Teaching Philosophy

Regardless of subject or setting, my teaching philosophy is grounded in three core principles:

  • Everyone can learn.

  • There is no shame in not knowing. The shame is in not being open to knowing.

  • Learning is a lifelong pursuit that enriches the student, teacher, and communities in which both reside.

My teaching philosophy is guided by five C's - critical thinking, competence, creativity, collaboration (community), and compassion. I believe the knowledge one gains from a quality education is invaluable. At the core of my teaching philosophy is the belief that everyone can learn. Additionally, I believe learning is both perpetual and ubiquitous. We can learn anything from anyone anywhere at any time. Therefore, I create learning experiences that reflect the tapestry of life, pulling from the worlds that exist within and beyond the classroom.

As a teacher, I define my role as that of a facilitator of learning. In that role I see myself as a link in a concatenation of lifelong learning experiences. Therefore, my duty is to help my students establish a foundation of knowledge on which they can continue to build throughout their lives. I take an integrative approach to better facilitate learning, application, and retention of new concepts.
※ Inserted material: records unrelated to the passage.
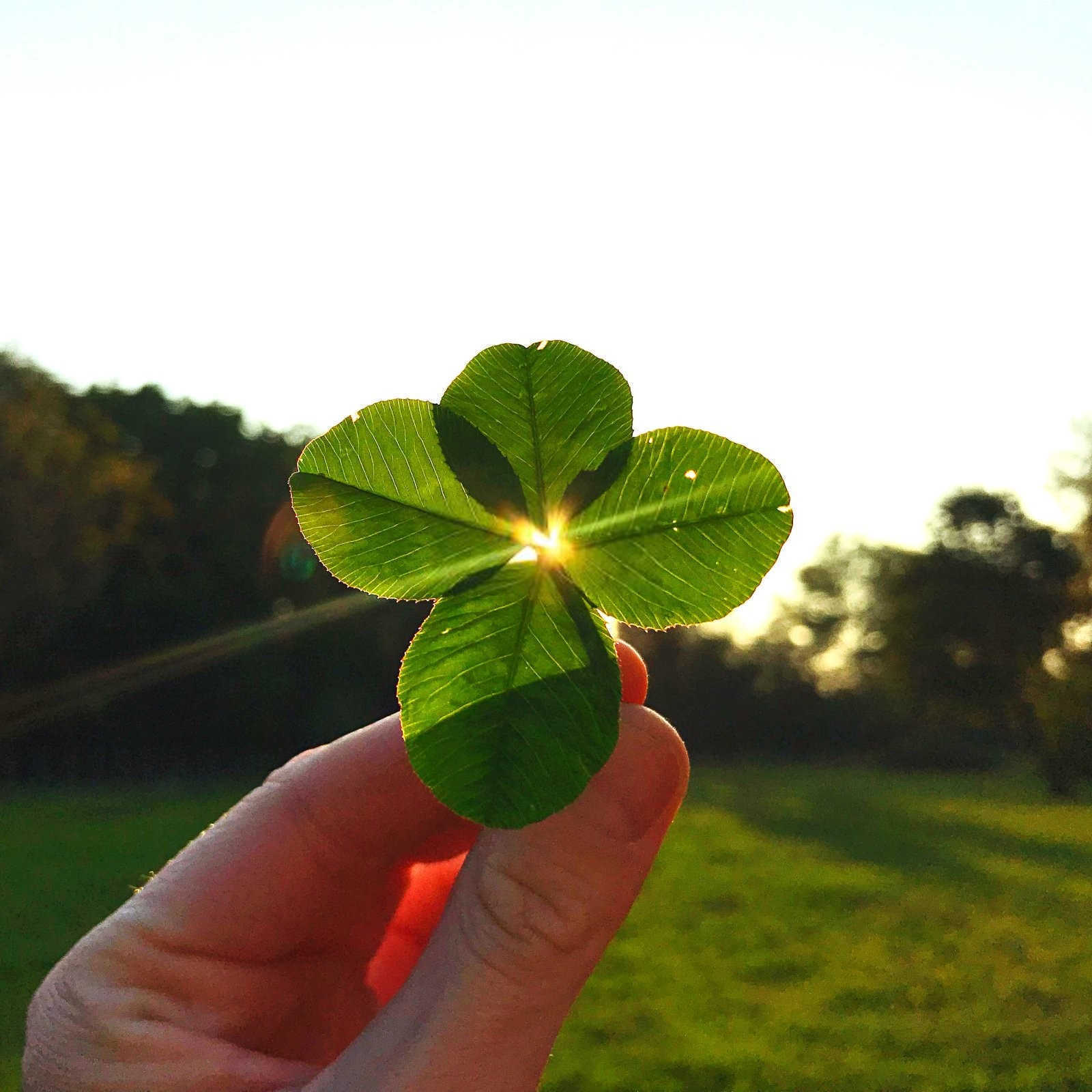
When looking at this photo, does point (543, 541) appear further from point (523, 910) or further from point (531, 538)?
point (523, 910)

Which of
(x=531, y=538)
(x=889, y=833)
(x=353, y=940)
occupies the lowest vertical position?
(x=353, y=940)

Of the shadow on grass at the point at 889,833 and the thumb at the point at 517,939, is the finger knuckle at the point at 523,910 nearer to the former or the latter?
the thumb at the point at 517,939

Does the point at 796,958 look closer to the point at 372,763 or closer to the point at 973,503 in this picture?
the point at 372,763

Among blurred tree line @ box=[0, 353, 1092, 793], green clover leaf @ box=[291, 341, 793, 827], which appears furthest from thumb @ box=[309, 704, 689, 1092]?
blurred tree line @ box=[0, 353, 1092, 793]

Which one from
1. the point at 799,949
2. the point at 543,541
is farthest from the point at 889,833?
the point at 543,541

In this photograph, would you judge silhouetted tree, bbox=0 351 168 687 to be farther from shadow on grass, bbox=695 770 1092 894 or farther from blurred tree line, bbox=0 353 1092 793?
shadow on grass, bbox=695 770 1092 894

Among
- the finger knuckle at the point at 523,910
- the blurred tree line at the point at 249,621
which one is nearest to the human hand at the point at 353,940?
the finger knuckle at the point at 523,910
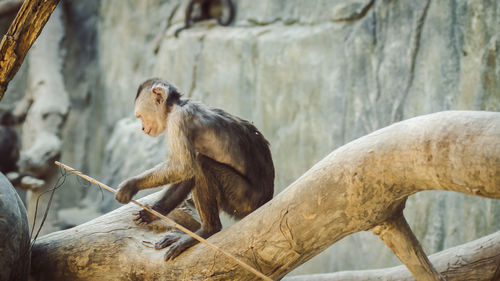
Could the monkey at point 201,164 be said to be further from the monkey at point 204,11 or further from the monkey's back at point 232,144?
the monkey at point 204,11

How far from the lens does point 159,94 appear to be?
13.7ft

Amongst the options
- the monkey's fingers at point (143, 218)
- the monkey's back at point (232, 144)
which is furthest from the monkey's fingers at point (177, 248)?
the monkey's back at point (232, 144)

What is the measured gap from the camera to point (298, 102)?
7012 millimetres

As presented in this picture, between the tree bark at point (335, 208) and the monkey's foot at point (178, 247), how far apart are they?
48mm

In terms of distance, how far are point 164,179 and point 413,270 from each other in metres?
1.87

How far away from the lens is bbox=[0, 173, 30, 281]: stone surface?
352 centimetres

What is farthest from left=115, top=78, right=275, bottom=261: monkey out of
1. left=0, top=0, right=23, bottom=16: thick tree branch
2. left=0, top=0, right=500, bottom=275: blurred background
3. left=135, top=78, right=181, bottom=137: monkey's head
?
left=0, top=0, right=23, bottom=16: thick tree branch

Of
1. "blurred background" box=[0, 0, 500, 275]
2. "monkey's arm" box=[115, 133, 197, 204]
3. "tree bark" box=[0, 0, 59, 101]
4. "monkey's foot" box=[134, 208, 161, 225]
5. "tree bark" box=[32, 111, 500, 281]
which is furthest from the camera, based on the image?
"blurred background" box=[0, 0, 500, 275]

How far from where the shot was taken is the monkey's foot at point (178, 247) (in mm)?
3536

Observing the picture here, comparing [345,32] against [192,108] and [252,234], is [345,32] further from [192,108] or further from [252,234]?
[252,234]

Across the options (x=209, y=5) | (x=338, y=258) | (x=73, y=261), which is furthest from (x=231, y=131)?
(x=209, y=5)

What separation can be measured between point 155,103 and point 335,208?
6.33 feet

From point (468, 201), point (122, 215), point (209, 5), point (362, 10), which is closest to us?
point (122, 215)

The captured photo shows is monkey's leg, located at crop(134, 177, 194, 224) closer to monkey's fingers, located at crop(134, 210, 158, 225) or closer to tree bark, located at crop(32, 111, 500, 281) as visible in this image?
monkey's fingers, located at crop(134, 210, 158, 225)
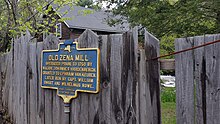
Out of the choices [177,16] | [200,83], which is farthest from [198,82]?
[177,16]

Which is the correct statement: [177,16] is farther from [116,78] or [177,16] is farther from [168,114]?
[116,78]

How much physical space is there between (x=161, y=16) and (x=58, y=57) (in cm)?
348

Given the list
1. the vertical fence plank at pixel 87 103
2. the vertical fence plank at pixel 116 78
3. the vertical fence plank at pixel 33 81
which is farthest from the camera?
the vertical fence plank at pixel 33 81

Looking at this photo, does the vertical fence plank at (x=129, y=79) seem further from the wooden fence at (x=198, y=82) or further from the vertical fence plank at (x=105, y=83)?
the wooden fence at (x=198, y=82)

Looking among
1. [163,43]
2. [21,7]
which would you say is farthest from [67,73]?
[21,7]

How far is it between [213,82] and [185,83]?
217 mm

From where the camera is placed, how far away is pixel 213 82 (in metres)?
1.79

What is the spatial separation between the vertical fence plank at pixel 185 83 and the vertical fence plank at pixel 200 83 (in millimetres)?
33

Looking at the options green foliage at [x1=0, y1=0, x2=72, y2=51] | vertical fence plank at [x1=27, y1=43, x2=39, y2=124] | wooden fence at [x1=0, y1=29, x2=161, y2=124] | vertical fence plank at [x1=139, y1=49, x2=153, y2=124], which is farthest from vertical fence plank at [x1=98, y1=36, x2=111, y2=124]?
green foliage at [x1=0, y1=0, x2=72, y2=51]

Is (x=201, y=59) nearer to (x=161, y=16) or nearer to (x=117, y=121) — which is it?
(x=117, y=121)

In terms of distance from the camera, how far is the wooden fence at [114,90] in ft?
7.32

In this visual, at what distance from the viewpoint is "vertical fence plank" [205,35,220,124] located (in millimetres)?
1787

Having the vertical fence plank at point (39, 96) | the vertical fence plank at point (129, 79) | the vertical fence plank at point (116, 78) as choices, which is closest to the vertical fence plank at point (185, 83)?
the vertical fence plank at point (129, 79)

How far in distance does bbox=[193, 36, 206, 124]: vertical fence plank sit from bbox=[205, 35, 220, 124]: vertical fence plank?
0.03 m
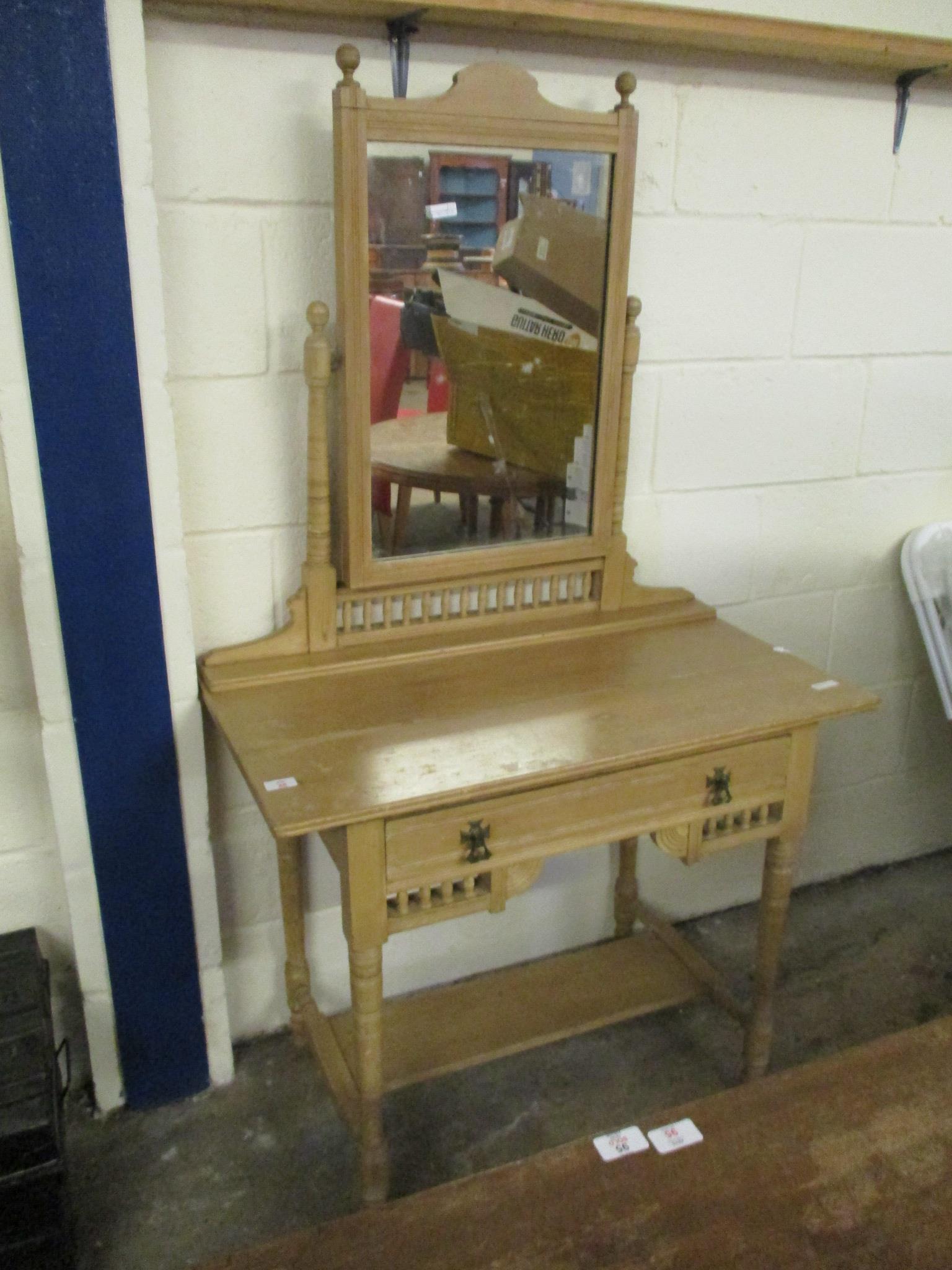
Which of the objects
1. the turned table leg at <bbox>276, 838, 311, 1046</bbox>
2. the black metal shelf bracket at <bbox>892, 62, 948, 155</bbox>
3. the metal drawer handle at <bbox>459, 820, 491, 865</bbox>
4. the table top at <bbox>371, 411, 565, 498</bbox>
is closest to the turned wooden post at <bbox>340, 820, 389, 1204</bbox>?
the metal drawer handle at <bbox>459, 820, 491, 865</bbox>

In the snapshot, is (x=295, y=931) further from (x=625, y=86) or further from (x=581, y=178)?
(x=625, y=86)

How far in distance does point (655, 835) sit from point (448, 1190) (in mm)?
580

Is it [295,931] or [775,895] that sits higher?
[775,895]

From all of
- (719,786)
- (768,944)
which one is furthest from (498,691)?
(768,944)

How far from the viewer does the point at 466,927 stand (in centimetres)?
202

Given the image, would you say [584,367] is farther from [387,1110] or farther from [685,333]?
[387,1110]

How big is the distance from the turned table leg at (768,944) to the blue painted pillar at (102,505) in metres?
0.91

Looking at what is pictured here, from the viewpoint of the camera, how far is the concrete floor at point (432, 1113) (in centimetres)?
157

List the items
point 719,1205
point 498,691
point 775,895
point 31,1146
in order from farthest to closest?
1. point 775,895
2. point 498,691
3. point 31,1146
4. point 719,1205

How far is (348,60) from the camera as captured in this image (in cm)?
133

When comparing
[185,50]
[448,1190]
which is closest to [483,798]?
[448,1190]

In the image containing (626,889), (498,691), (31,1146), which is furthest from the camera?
(626,889)

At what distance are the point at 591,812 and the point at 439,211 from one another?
86 centimetres

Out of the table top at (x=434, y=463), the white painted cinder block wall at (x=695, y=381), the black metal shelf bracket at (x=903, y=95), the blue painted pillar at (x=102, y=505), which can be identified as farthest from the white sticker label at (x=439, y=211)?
the black metal shelf bracket at (x=903, y=95)
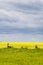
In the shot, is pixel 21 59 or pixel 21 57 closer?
pixel 21 59

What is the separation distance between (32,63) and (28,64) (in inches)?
42.8

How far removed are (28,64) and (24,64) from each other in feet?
2.24

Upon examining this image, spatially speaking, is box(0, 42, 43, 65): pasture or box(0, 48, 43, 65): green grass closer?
box(0, 48, 43, 65): green grass

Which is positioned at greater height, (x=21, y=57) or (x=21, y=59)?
(x=21, y=57)

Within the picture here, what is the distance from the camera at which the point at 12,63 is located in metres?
34.1

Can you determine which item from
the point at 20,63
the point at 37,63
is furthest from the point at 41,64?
the point at 20,63

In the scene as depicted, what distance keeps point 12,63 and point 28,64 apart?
9.41 ft

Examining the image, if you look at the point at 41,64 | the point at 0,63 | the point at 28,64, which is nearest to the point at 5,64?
the point at 0,63

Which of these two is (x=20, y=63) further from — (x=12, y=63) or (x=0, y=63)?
(x=0, y=63)

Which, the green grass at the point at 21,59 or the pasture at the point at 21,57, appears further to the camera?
the pasture at the point at 21,57

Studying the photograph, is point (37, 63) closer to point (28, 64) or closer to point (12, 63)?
point (28, 64)

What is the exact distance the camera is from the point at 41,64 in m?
33.3

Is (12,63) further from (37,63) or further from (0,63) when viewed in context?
(37,63)

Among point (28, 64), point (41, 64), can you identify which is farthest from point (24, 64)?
point (41, 64)
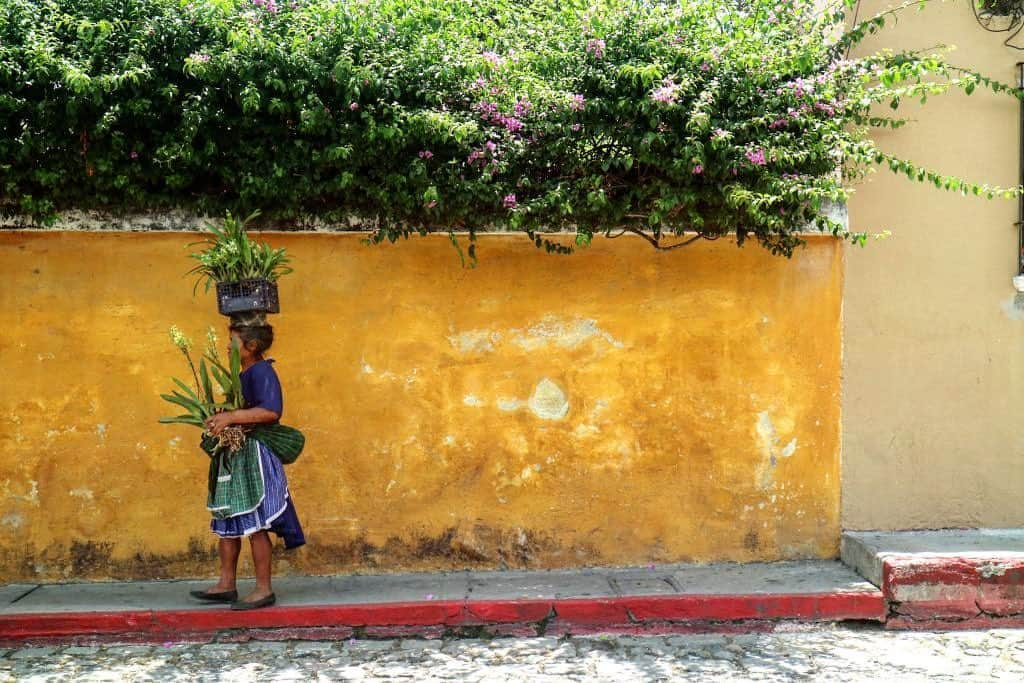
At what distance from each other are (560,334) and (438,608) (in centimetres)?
182

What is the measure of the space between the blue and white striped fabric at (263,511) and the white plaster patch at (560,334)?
5.59ft

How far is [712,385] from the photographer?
241 inches

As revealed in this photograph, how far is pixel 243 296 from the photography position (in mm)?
5074

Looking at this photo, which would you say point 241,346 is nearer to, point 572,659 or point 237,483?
point 237,483

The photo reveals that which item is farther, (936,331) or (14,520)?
(936,331)

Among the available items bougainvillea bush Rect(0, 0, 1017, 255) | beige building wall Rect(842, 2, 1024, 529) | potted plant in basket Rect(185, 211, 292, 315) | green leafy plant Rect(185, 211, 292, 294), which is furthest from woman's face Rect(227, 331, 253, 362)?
beige building wall Rect(842, 2, 1024, 529)

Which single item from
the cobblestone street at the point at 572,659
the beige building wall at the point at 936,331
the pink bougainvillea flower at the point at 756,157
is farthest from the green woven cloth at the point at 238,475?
the beige building wall at the point at 936,331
I am a hands-on, learner-centered teacher, and I never tire of seeing the proverbial light bulb turn on when my students can assimilate new concepts or unearth talents that they did not think they possessed.

As a writing teacher, I am aware that I am often a bridge that connects what my students have learned to what they can learn. Therefore, I work to dispel myths and break down the barriers that they have been allowed to erect about writing. By the end of my writing courses, my ultimate goal is for my students to grow in competence and confidence as writers so that they can harness the power of the written word as an amazing medium for external and internal communication in their academic, professional, and personal lives.

With students at the Little Prince School in Kibera, Nairobi, Kenya.

“When the pupil is ready to learn, a teacher will appear.”
– Zen Proverb

Editorial Philosophy

My editorial philosophy is centered in the belief that the purpose of editing is improvement. My role as a content editor is not to rewrite but to guide revision by providing an informed perspective. Revision is a process that engages critical thinking and reflection. Rather than correct, I suggest.


My process involves engaging the writer on a deeper level to think more critically about the presentation of their ideas and to reflect on the purpose of the work. I bring the same approach to my work as a writing coach, where I support writers of all levels at every stage of the writing process from invention to final revision.

As a copy editor and proofreader, my mission is to correct and polish so that the writer’s best efforts shine through without the distraction of errors.

My editorial projects have included textbooks, novels, memoirs, brochures, websites, ad copy, dissertations, feature articles, and scholarly papers.




"Revision and editing is the thinking person's game."